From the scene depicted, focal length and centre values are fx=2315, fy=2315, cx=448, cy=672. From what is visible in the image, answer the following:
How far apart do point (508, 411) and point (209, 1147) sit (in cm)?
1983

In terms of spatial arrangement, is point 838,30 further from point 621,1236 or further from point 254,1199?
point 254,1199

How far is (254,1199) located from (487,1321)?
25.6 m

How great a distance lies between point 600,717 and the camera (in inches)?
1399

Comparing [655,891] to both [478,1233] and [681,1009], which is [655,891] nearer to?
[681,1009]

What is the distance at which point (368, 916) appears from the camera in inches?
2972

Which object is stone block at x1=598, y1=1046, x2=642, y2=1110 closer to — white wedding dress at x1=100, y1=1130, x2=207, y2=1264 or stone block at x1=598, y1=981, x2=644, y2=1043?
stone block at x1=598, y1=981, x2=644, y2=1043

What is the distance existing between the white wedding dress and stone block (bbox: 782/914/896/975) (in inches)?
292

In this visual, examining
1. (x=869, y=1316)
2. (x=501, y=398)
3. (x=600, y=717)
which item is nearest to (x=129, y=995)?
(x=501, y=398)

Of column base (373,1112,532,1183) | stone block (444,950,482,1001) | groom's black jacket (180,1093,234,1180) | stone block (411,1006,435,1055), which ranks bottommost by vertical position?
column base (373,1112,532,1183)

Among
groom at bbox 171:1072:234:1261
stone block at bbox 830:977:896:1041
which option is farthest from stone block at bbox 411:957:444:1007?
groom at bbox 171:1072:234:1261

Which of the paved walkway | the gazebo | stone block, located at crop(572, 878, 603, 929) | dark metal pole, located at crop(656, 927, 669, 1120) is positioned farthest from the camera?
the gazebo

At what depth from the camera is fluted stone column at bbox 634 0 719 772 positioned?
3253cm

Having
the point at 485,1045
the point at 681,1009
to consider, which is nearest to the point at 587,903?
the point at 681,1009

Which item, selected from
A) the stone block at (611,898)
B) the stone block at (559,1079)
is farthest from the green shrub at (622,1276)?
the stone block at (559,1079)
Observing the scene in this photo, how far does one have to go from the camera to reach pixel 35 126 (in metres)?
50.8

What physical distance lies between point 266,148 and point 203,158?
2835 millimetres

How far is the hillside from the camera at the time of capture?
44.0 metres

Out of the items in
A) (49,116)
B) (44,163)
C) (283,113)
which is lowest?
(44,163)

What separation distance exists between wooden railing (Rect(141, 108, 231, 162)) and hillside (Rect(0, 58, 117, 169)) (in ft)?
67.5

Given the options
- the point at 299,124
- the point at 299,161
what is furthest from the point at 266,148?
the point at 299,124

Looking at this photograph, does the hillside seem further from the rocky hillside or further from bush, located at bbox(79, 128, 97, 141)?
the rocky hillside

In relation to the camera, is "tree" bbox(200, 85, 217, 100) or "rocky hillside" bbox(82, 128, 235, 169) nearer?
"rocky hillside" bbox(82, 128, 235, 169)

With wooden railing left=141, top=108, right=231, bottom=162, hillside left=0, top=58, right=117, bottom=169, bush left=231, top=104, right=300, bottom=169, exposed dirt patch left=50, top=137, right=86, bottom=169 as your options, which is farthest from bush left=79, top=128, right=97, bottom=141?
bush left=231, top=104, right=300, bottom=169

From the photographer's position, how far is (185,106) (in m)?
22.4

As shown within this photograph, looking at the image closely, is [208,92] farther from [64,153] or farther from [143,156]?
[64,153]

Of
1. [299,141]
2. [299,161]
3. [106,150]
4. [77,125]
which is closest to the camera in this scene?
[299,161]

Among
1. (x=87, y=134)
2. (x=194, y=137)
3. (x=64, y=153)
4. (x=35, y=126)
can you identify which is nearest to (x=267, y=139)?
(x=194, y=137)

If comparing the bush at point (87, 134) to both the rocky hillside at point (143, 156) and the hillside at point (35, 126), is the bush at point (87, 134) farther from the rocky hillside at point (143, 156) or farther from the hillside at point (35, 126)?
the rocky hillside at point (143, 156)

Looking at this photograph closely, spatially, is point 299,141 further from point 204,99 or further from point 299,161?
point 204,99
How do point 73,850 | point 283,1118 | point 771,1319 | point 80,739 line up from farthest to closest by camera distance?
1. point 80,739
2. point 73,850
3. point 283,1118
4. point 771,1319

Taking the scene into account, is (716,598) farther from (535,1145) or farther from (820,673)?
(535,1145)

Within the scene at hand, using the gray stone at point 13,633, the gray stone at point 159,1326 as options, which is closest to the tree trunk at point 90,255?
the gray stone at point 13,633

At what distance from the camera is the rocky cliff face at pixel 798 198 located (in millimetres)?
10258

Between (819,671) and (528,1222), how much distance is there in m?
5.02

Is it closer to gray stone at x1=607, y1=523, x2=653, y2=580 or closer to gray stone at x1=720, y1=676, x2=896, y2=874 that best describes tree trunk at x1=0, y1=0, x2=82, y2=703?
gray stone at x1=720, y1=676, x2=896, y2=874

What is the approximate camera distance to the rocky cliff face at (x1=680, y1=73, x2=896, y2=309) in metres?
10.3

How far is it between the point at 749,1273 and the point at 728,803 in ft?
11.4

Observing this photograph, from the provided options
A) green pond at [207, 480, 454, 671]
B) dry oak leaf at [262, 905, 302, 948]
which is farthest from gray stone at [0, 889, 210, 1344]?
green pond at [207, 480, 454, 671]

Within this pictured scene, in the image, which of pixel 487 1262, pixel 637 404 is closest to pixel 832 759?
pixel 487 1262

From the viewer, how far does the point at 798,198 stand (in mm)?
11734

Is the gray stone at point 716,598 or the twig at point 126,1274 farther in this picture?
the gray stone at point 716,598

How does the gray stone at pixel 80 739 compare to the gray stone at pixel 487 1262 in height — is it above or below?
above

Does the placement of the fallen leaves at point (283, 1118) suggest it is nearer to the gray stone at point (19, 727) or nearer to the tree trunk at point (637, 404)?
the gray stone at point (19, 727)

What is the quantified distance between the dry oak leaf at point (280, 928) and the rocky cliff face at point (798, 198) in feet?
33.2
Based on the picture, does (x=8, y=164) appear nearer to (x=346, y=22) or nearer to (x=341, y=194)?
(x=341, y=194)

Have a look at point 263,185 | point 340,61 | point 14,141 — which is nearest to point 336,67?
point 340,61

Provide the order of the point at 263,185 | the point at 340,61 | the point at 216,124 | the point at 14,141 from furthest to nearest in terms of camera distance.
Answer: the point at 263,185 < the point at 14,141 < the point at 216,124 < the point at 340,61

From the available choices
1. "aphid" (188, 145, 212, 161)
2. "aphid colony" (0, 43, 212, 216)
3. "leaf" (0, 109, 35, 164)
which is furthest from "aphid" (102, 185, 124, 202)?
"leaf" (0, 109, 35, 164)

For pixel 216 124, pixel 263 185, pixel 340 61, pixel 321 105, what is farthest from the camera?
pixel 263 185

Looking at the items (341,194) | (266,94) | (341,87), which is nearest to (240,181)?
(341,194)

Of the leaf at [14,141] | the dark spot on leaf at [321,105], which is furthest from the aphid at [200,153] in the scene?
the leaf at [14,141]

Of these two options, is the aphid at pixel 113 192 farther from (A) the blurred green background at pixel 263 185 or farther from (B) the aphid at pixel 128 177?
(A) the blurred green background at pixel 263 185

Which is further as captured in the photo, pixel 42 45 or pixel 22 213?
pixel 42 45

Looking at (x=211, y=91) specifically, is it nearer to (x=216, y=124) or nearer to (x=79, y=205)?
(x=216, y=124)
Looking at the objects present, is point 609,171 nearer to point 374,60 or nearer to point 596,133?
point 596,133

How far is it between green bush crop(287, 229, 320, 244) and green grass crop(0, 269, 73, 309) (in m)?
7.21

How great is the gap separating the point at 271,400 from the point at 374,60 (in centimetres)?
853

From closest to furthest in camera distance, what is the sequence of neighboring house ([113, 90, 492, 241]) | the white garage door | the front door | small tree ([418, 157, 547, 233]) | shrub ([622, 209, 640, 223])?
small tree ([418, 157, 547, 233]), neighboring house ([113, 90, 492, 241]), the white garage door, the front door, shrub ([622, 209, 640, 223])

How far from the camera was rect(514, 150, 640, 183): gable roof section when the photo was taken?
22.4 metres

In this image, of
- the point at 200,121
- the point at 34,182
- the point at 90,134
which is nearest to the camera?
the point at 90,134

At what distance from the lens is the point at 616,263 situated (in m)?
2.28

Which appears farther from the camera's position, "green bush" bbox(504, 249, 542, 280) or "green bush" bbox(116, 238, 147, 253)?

Your goal. Print word for word the lines of the listing above, from the line with "From closest to" through the final line of the listing.

Result.
From closest to furthest in camera distance, what is the sequence of neighboring house ([113, 90, 492, 241]) | the white garage door | the front door | small tree ([418, 157, 547, 233]) | shrub ([622, 209, 640, 223])?
small tree ([418, 157, 547, 233]), neighboring house ([113, 90, 492, 241]), the white garage door, the front door, shrub ([622, 209, 640, 223])

How far from the camera was rect(514, 150, 640, 183): gable roof section when the photo was taken?
22.4 metres

In this image, of
- the point at 200,121
- the point at 34,182
- the point at 90,134
which is nearest to the camera?
the point at 90,134

At what distance from the lens is the point at 616,263 situated (in m)?
2.28

Which appears farther from the camera's position, "green bush" bbox(504, 249, 542, 280) or "green bush" bbox(116, 238, 147, 253)?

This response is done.